Publié le 28 janvier 2011 par Sophielucide

6.   22 :00, l’heure des keufs, sinistre mais pratique ponctualité. L’heure bleue d’une nuit qui s’entame.  La veille, ils ont braqué à bout portant un petit couple d’ados qui courrait en traversant la route. La fille, penchée méchamment contre le capot de la voiture, le flashball sur la tempe, pleurait de tout son corps chétif tandis que le garçon, les mains bloquées dans le dos ne savait que répéter : on a rien fait !  Relâchés sans excuses, ils ont rebroussé chemin sans échanger cette fois leur baiser quotidien.
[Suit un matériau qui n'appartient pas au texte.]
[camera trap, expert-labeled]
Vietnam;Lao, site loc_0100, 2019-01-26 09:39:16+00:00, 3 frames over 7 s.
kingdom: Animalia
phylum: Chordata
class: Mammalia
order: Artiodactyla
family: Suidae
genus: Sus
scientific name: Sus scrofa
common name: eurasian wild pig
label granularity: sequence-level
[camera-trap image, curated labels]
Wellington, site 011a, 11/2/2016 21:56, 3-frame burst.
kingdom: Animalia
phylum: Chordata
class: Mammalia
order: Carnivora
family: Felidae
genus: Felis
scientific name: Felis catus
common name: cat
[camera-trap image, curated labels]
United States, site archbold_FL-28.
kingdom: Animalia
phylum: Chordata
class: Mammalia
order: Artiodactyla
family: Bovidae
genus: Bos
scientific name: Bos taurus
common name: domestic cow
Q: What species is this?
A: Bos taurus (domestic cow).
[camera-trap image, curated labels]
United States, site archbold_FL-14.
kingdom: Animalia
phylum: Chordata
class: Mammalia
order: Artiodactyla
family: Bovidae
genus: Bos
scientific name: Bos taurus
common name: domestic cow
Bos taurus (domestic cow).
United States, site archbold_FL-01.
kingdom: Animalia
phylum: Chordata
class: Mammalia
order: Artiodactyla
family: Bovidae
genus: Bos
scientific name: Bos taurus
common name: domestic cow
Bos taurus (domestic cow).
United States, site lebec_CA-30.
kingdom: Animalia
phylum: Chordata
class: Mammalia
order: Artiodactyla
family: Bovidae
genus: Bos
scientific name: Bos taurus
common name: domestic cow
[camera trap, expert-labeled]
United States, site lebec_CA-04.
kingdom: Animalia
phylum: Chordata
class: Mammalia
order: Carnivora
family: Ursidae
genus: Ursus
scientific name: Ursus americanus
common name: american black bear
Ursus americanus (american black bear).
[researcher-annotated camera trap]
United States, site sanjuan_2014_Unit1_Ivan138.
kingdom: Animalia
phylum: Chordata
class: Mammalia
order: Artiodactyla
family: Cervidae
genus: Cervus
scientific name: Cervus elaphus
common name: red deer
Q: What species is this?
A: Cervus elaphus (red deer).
Alors Milo ? Les affaires marchent ? Prononce le chef en choisissant un Mars.  Combien ?

1 euro 20

Ben mon cochon, tu t’emmerdes pas.  Il a jeté les deux pièces sur le tapis de souris et avant que Milo ne s’en empare,  les recouvre d’une main gigantesque, suspendant ainsi le geste de l’épicier.  De l’extérieur, on pourrait presque croire à un jeu enfantin mais l’air de défi gisant dans le regard morne de l’officier de police fait baisser celui de Milo. Il s’agit de se comporter avec les représentants de l’ordre de la même façon qu’avec des chiens méchants : ne jamais les fixer dans les yeux sous peine d’attiser une haine latente. Prononcer des mots simples d’une voix la plus atone possible, et ménager ainsi leur susceptibilité en ne leur soumettant aucune aspérité, ni dans un vocabulaire châtié, ni dans un comportement suspect. Un quiproquo est si vite arrivé, bavure contre laquelle on s’assure.

On  t’a à l’œil Milo, ne l’oublie pas, finit-il pas lâcher en retirant sa main. Il déchire avec ses dents un morceau d’emballage qu’il recrache en soufflant,  et plante ses crocs de Rottweiler dans la barre chocolatée.  Lorsque le duo sort de la boutique, la cour s’est vidée au point qu’on entendrait presque les confessions intimes des postes de télé. Pour marquer le coup, le chauffeur silencieux fera crisser ses pneus, signal de la fin de la première mi-temps. Les lumières sous les porches se rallument une à une, les groupes se reforment et les conversations d’abord chuchotées reprennent petit à petit leur rythme cadencé au son des rires conjugués.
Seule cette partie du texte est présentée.